There are over 100 modules, all accessible within the `tz.m` namespace. For example, the Adam update rule is available as `tz.m.Adam`. Complete list of modules is available in [documentation](https://torchzero.readthedocs.io/en/latest/autoapi/torchzero/modules/index.html).

## Closure

Some modules and optimizers in torchzero, particularly line-search methods and gradient approximation modules, require a closure function. This is similar to how `torch.optim.LBFGS` works in PyTorch. In torchzero, closure needs to accept a boolean backward argument (though the argument can have any name). When `backward=True`, the closure should zero out old gradients using `opt.zero_grad()`, and compute new gradients using `loss.backward()`.

```py
def closure(backward = True):
    preds = model(inputs)
    loss = loss_fn(preds, targets)

    if backward:
        optimizer.zero_grad()
        loss.backward()
    return loss

optimizer.step(closure)
```

If you intend to use gradient-free methods, `backward` argument is still required in the closure. Simply leave it unused. Gradient-free and gradient approximation methods always call closure with `backward=False`.

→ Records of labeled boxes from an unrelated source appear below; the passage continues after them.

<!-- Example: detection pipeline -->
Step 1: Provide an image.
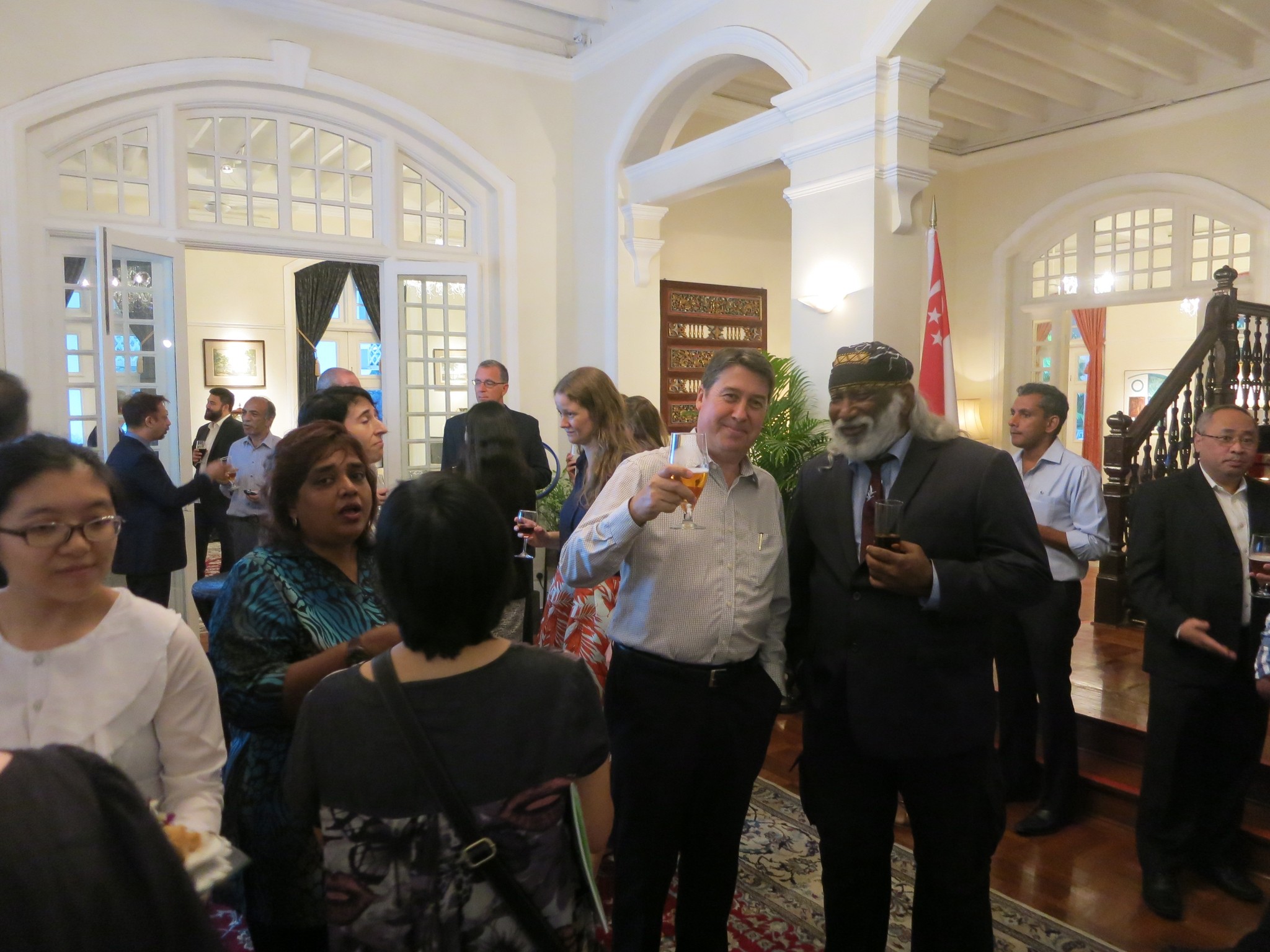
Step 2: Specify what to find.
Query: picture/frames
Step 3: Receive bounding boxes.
[433,349,468,392]
[202,339,266,388]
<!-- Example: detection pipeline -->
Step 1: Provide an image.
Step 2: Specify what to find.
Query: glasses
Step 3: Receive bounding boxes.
[472,379,505,388]
[1199,433,1259,449]
[1,514,125,550]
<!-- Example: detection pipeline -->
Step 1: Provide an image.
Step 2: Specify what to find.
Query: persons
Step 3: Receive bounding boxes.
[315,367,388,505]
[191,388,248,582]
[0,433,228,858]
[219,397,282,569]
[297,387,387,463]
[560,348,790,952]
[1254,612,1270,695]
[440,360,552,489]
[105,391,230,609]
[1128,403,1270,921]
[455,400,535,644]
[513,367,644,693]
[208,420,402,952]
[784,342,1054,952]
[1008,383,1112,836]
[285,472,614,952]
[625,396,668,451]
[87,391,126,448]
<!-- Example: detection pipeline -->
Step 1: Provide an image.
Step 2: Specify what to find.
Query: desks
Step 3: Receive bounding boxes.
[192,570,230,632]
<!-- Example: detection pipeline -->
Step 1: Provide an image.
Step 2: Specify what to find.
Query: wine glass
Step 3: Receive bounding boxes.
[569,444,581,483]
[667,433,710,529]
[515,510,538,559]
[1248,533,1270,598]
[220,456,241,491]
[196,440,207,463]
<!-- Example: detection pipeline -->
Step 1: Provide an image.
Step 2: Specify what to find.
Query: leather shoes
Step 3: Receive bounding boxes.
[1141,868,1182,921]
[1014,799,1086,836]
[1200,865,1262,902]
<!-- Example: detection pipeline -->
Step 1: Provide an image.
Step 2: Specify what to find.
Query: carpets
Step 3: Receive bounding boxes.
[205,773,1126,952]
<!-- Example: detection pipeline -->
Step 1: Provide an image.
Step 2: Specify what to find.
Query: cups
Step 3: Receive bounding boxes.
[873,500,904,554]
[375,474,386,496]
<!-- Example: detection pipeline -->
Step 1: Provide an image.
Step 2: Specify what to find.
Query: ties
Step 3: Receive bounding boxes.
[859,456,895,565]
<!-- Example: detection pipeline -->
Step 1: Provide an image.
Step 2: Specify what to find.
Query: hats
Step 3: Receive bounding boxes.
[829,342,914,398]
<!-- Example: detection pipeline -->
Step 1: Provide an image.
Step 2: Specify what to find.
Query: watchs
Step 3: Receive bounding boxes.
[343,638,367,669]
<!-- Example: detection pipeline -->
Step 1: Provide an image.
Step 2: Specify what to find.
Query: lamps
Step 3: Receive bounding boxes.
[222,164,233,173]
[403,191,465,300]
[111,264,154,315]
[204,201,232,214]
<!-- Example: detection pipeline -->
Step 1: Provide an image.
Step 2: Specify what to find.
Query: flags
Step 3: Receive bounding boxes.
[919,228,960,425]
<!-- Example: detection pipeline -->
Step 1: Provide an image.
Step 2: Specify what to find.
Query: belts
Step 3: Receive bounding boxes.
[612,643,761,689]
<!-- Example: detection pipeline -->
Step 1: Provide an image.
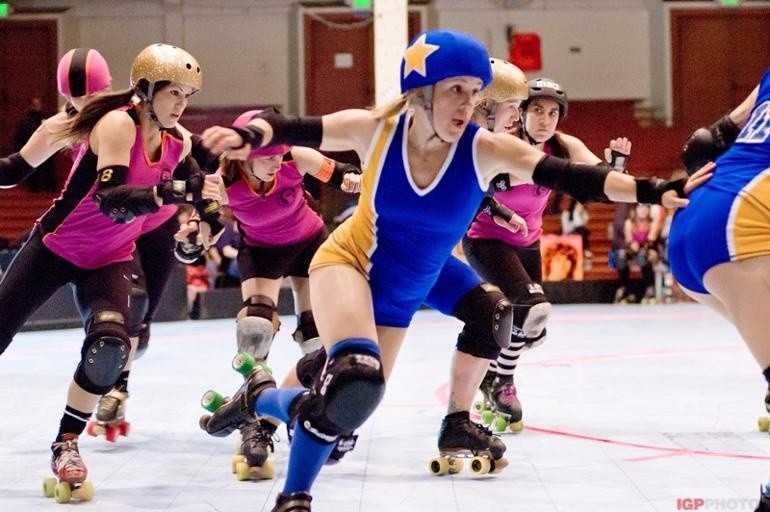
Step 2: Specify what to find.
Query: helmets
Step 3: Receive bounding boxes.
[232,110,290,159]
[129,43,203,97]
[399,29,492,89]
[476,55,529,105]
[55,47,113,98]
[521,77,568,119]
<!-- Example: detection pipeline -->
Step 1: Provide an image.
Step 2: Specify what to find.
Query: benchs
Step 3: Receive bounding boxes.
[173,104,280,137]
[3,174,66,245]
[533,96,702,281]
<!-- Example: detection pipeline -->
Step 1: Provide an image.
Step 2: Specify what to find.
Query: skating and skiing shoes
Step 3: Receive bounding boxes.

All built-in pytorch optimizers, as well as most custom ones, support closure too. So the code above will work with all other optimizers out of the box, and you can switch between different optimizers without rewriting your training loop.

# Documentation

For more information on how to create, use and extend torchzero modules, please refer to the documentation at [torchzero.readthedocs.io](https://torchzero.readthedocs.io/en/latest/index.html).

# Extra

Some other optimization related things in torchzero:

### scipy.optimize.minimize wrapper

scipy.optimize.minimize wrapper with support for both gradient and hessian via batched autograd

```py
from torchzero.optim.wrappers.scipy import ScipyMinimize
opt = ScipyMinimize(model.parameters(), method = 'trust-krylov')
```

Use as any other closure-based optimizer, but make sure closure accepts `backward` argument. Note that it performs full minimization on each step.

### Nevergrad wrapper

[Nevergrad](https://github.com/facebookresearch/nevergrad) is an optimization library by facebook with an insane number of gradient free methods.

```py
from torchzero.optim.wrappers.nevergrad import NevergradOptimizer
opt = NevergradOptimizer(bench.parameters(), ng.optimizers.NGOptBase, budget = 1000)
```

Use as any other closure-based optimizer, but make sure closure accepts `backward` argument.

### NLopt wrapper

[NLopt](https://nlopt.readthedocs.io/en/latest/NLopt_Algorithms/) is another optimization library similar to scipy.optimize.minimize, with a large number of both gradient based and gradient free methods.

```py
from torchzero.optim.wrappers.nlopt import NLOptOptimizer
opt = NLOptOptimizer(bench.parameters(), 'LD_TNEWTON_PRECOND_RESTART', maxeval = 1000)
```

Use as any other closure-based optimizer, but make sure closure accepts `backward` argument. Note that it performs full minimization on each step.